6. mars, 2018

Garderie

Crèches et garderies : mise en garde contre six établissements

On assiste ces derniers temps à un boom des crèches et garderies, notamment dans la capitale. Certaines de ces structures ne respectent même pas les normes minimales requises, mettant ainsi en jeu la sécurité et la santé de milliers de nourrissons et enfants en bas âge gardés dans ces endroits.

En vogue. Le métier de garde d’enfant  se développe davantage, surtout dans les grandes villes telles qu’Antananarivo. Bon nombre de personnes actives, avec ou sans expérience, disposant ou non d’un minimum de connaissance dans la prise en charge des enfants en bas âge, se lancent dans cette profession. La prolifération des  garderies et crèches, comme c’est le cas dans la capitale, en dit long.

Mais des parents sont parfois déçus dans la mesure où certaines de ces établissements ne respectent pas les normes minimales requises, tant dans le domaine infrastructurel que matériel, sans parler de la compétence des nourrices et des éducateurs qui prennent en charge les enfants, leur nourriture et leur éveil.
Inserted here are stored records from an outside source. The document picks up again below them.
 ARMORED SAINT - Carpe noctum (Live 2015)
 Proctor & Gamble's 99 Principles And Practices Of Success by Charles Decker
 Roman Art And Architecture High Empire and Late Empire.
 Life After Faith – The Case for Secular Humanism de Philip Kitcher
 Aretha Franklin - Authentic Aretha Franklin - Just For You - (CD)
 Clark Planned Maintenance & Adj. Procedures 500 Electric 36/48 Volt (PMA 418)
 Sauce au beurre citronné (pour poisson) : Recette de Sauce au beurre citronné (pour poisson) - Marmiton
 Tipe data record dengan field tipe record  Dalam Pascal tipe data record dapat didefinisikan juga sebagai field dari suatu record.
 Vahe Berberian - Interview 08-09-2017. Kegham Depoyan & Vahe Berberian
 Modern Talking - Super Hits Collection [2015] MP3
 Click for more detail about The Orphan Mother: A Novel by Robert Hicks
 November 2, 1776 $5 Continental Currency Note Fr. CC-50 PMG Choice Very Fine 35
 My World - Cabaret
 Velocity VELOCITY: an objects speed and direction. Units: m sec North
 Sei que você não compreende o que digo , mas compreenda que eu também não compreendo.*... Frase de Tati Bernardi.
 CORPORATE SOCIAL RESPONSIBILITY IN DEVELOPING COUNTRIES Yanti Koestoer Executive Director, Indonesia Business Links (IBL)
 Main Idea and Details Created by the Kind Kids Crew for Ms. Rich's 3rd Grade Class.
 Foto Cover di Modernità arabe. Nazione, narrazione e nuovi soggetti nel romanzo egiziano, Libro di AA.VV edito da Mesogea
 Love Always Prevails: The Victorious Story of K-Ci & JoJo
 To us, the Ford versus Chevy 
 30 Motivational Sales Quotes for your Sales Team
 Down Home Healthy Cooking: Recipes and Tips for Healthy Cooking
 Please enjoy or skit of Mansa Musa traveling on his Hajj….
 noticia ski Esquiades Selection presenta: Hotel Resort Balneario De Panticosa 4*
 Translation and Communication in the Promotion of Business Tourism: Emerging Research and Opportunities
La direction d’Etudes préscolaires et de l’alphabétisation (Depa), une entité rattachée au ministère de l’Education nationale (Men), a constaté différentes irrégularités à l’issue des descentes menées l’an dernier dans six crèches implantées dans la capitale , «Telles le manque d’autorisation d’ouverture,  la non-conformité des infrastructures, le manque de matériel ou encore le faible ratio enfant-éducateur…», a fait savoir le chef de service du Préscolaire au sein de la Depa, Volaharimanana Andriambelotiana. Pour le moment, le Depa évite de parler de fermeture. Cette entité se contente pour le moment de mettre en garde les établissements qui ne suivent pas les normes, tout en leur donnant des recommandations en vue de la mise aux normes de leurs offres.

Un système de labellisation sur les rails

Mis à part la régularisation de leurs situations administratives, ces structures ont été recommandées à renforcer leurs mesures de prévention des accidents et les secours d’urgence, la formation du personnel an matière d’éveil, nutrition, santé et protection, l’éducation parentale… Elles sont également incitées à suivre de manière régulière la santé de l’enfant par un personnel de santé, tout en utilisant systématiquement la fiche de suivi du développement de l’enfant…

En outre, la Depa est actuellement en train de mettre en place un autre moyen pour faire respecter les règles à ces structures, notamment en instaurant un système de compétitivité loyal entre les offres de service y afférentes, via un label de qualité.  «Dans ce cadre, les établissements seront classés en fonction de la qualité de leurs offres, notamment dans le domaine pédagogique et infrastructurel, suivant les classifications «pétales» 1 à 5. Il s’agit jusqu’ici d’une démarche volontaire des propriétaires de ces enseignes, donc son application n’a pas de caractère obligatoire», selon Volaharimanana Andriambelotiana. Mais cette initiative constitue une orientation pour les parents pour qu’ils puissent mieux faire le choix parmi les offres qui se présentent à eux.